Verizon Wireless, AT&T, T-Mobiles and Sprint together provide over 90% cellphone services in the US wireless voice & data market. Each of these service providers spends hundreds of millions of dollars a year on television advertising to promote their coverage and quality of voice, video and data services. Obviously, if one company is advertising its service quality heavily, the other must also advertise to protect their customer base (market share). The similar situation applies to US based major beer companies such as Budweiser (now owned by a Belgium based beer company called InBev), Miller and Coors who together produce 85% of all beer consumed in the US, each spend well over $250 million a year on television advertising campaigns.
Do you think these firms would welcome congressional legislation which restricted the amount that any one firm could spend on advertising to $1 million yearly, and thereby allowed them all to drastically reduce their costs (and thus increasing profits) without fear of losing ground to each other?

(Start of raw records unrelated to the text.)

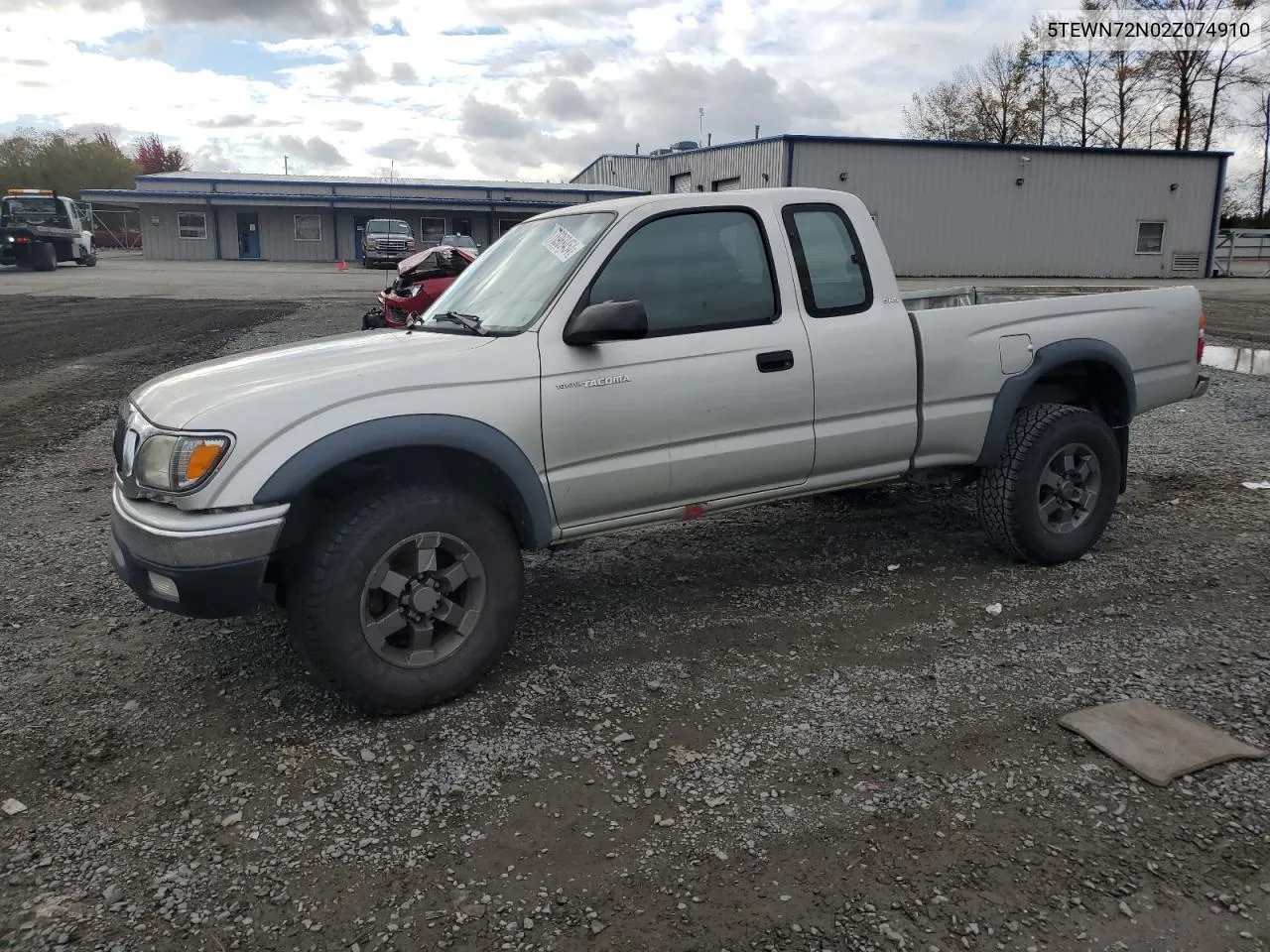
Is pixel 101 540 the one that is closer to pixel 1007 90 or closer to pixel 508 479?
pixel 508 479

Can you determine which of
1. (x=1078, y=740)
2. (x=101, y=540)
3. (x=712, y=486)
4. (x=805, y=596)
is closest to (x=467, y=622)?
(x=712, y=486)

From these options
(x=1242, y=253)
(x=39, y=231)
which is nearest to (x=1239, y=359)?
(x=1242, y=253)

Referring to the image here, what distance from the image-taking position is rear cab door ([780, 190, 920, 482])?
451 centimetres

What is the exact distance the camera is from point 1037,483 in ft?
16.6

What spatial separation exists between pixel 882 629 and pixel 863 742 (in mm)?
1072

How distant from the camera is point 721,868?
286 centimetres

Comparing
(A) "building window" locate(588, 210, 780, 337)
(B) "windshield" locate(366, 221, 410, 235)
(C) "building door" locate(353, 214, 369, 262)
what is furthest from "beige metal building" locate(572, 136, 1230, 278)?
(A) "building window" locate(588, 210, 780, 337)

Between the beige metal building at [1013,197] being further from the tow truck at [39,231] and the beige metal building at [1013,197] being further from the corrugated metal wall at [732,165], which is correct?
the tow truck at [39,231]

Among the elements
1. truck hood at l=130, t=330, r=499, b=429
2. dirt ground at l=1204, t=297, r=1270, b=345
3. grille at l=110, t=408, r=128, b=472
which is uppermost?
truck hood at l=130, t=330, r=499, b=429

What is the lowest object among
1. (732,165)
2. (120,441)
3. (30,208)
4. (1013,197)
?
(120,441)

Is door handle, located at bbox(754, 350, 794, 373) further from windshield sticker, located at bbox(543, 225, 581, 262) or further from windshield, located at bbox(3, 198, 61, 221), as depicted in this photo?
windshield, located at bbox(3, 198, 61, 221)

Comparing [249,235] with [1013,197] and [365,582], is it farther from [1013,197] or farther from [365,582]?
[365,582]

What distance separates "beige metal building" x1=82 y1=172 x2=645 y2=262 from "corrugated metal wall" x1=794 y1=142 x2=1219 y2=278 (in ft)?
62.9

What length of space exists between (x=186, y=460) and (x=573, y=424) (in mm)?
1394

Explain your answer in both cases.
Assume the graph below represents the market demand for a patented prescription drug together with the long run marginal cost and average cost functions for producing the drug. (note: the diagram assumes that at output levels over 50 million AFC ~ 0, and MC is constant so that ATC = AVC =MC = $20)
A) Draw the marginal revenue function for this firm.
B) What is the profit maximizing price for this firm?
C) On the graph show the area which represents the net loss to society resulting from the monopoly power conferred by the patent.
D) What do you predict will happen to the structure of competition and to the price in this market when the patent expires ? (Hint: use the concept of “Minimum efficient scale ” of production in your answer.)